If you follow ESPN, you know Michelle Beadle. She’s the cohost of SportsNation on ESPN2. She is also well known for being harassed on Twitter. Daily. She’s a great journalist, and she has a lot of followers, but sometimes her extreme bias gets her in some trouble with Twitter trolls.
Beadle is a huge San Antonio Spurs fan, and thebiglead recently ran an article on Beadle standing in front of other fans during the NBA Playoffs. What was apparently supposed to be a tongue-and-cheek, playful Monday filler, turned into more when Beadle reacted.
First- worst thing you can do is react. Usually, her reactions are funny
… case in point.
However, she even had her boyfriend tweeting the columnist, which ended up leading to another article about how she’s vengeful as well.

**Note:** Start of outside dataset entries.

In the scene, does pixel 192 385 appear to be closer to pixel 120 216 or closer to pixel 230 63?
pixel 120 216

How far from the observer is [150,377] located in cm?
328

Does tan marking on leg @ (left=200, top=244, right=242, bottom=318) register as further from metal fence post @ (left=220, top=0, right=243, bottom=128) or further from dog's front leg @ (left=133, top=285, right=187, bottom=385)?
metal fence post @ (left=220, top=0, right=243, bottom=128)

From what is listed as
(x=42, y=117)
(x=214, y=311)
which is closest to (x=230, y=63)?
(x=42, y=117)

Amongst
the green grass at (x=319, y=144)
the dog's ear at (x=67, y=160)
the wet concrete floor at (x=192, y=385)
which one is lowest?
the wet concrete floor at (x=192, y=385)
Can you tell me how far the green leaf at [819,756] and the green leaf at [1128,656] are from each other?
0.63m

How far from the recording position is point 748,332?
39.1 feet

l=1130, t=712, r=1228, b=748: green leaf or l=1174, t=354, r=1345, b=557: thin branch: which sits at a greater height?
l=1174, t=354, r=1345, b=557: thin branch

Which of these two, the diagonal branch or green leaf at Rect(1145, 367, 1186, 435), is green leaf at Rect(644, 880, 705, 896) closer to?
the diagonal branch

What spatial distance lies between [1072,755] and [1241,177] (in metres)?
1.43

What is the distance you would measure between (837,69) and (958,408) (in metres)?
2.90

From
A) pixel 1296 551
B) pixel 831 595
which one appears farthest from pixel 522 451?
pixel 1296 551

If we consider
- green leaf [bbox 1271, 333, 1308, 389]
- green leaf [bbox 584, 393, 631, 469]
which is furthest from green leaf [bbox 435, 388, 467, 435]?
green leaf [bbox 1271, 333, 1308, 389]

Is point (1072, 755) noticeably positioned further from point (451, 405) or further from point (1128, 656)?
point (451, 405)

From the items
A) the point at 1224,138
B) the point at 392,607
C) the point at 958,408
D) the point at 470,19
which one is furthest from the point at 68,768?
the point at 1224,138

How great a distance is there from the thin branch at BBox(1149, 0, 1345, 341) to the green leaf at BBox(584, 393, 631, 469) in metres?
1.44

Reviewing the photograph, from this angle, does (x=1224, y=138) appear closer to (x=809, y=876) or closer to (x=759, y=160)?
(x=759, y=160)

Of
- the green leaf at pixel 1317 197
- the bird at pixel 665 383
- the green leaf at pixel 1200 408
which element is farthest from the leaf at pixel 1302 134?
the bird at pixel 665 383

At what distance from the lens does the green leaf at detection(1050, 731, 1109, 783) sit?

My perspective: we (female sports journalists) should stop helping our trolls. Britt McHenry learned her lesson when she reacted to a tow company worker, as I wrote about in my last blog.
The Trendy Trainer recently posted about ignoring trolls and gave some good advice:
“Nobody interesting is truly liked.”
We as females need to stop replying to trolls and focus on our careers, on our interests and not try to defend ourselves when someone attacks us. You don’t often see male journalists engaging in that on Twitter (although they don’t have near as many trolls). Athletes tend to ignore it altogether. Beadle is lucky-she’s known for this. But when we get out of hand and take it too far, whether in person or online, it gives us all a bad reputation. And seriously- do we need to make it harder on ourselves?